Basal expression of gonadotropin subunit and GnRHR genes in the ERK1/2 DKO mouse. A, Whole pituitary relative transcript levels of the specified genes were determined by quantitative PCR. Results were calibrated to corresponding transcript levels in pituitaries of randomly cycling female wild-type mice. Bars represent mean ± sem for five animals of each gender and genotype. Bars not sharing common letter designations represent mean values that are statistically significantly different (P < 0.05). B, Levels of LHβ and FSHβ protein in whole pituitary lysates from control and DKO animals were compared by immunoblotting. Actin is shown as a lane-loading control.

Figure 5

Pharmacological superovulation rescues the anovulatory phenotype of the ERK1/2 DKO mouse. Control and DKO females were injected ip with vehicle or 5 U pregnant mare serum gonadotropin, followed in 48 h by vehicle or 5 U of human chorionic gonadotropin. After 9 d, ovaries were collected and examined histologically. Ovarian sections from vehicle-treated (A and B) and superovulated (C and D) control (A and C) and DKO (B and D) animals are shown. Arrows indicate corpora lutea. Bars, 200 μm.

Figure 6

ERK1/2 DKO animals of both genders fail to up-regulate LHβ after gonadectomy. Control and DKO animals were either castrated (Csx), ovariectomized (Ovx), or sham operated (sham). After 7 d, pituitaries were collected and analyzed by qPCR for relative transcript levels of the indicated gonadotropin subunit genes and the GnRHR. Data are shown separately for males (A) and females (B). Results were calibrated to corresponding transcript levels in pituitaries of randomly cycling female wild-type mice. Bars represent mean ± sem for six males or seven females per group and represent pooled results from two separate experiments. Bars not sharing common letter designations represent mean values that are statistically significantly different (P < 0.05). Note the differences in scaling of the y-axis for the FSHβ results in the female.

Figure 7

Serum gonadotropin levels do not increase in DKO animals of either gender after gonadectomy.

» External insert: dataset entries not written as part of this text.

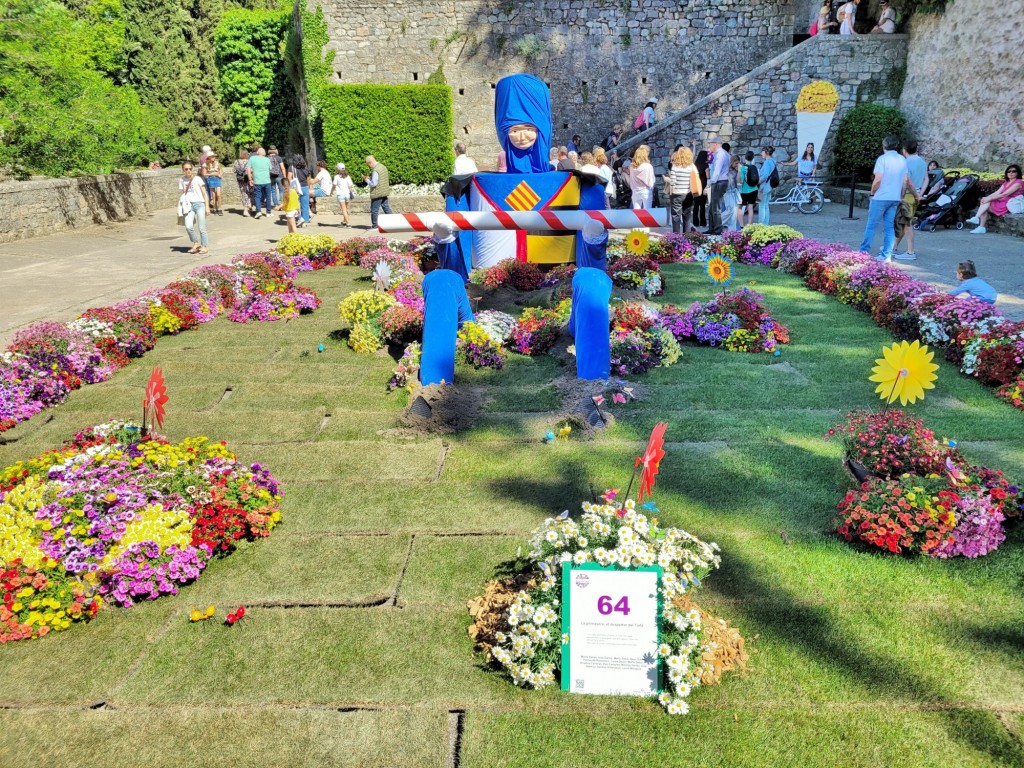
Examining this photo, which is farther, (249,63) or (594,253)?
(249,63)

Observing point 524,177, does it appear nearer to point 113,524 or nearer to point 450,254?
point 450,254

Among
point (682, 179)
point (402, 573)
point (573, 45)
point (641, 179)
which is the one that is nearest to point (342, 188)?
point (641, 179)

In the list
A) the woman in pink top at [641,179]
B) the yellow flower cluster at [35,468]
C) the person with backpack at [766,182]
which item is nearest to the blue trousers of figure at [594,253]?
the yellow flower cluster at [35,468]

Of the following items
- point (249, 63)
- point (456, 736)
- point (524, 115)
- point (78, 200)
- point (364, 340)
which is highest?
point (249, 63)

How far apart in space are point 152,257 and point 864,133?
62.2 feet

Control and DKO animals were either castrated (Csx), ovariectomized (Ovx), or sham operated (sham). After 7 d, animals were euthanized, and serum levels of LHβ and FSHβ were determined by ELISA. Data are shown separately for males (A) and females (B). Bars represent mean ± sem for six males or seven females per group and represent pooled results from two separate experiments. Bars not sharing common letter designations represent mean values that are statistically significantly different (P < 0.05).

Figure 8

ERK-deficient gonadotropes fail to up-regulate the immediate early gene Egr1 in response to GnRH stimulation. A, Control and DKO animals of both genders were either gonadectomized (gonadectomy) or sham operated (sham). After 7 d, pituitaries were collected and analyzed by qPCR for relative transcript levels of Egr1. Data are shown separately for males (left panel) and females (right panel). Results were calibrated to corresponding transcript levels in pituitaries of randomly cycling female wild-type mice. Bars represent mean ± sem for six animals per group and represent pooled results from two separate experiments for each gender. Bars not sharing common letter designations represent mean values that are statistically significantly different (P < 0.05). Pituitaries from control and DKO animals were dispersed into primary culture (two pituitaries per well) and treated for 20 min with vehicle or with 100 nm of the GnRH agonist buserelin (GnRHa). Relative transcript levels of Egr1 were measured in each sample by qPCR. Bars represent mean ± sem for six wells representing pooled results from two separate experiments. Data are shown separately for males (left) and females (right). For these experiments, the expression level of the vehicle-treated control animals was arbitrary assigned as the calibrator.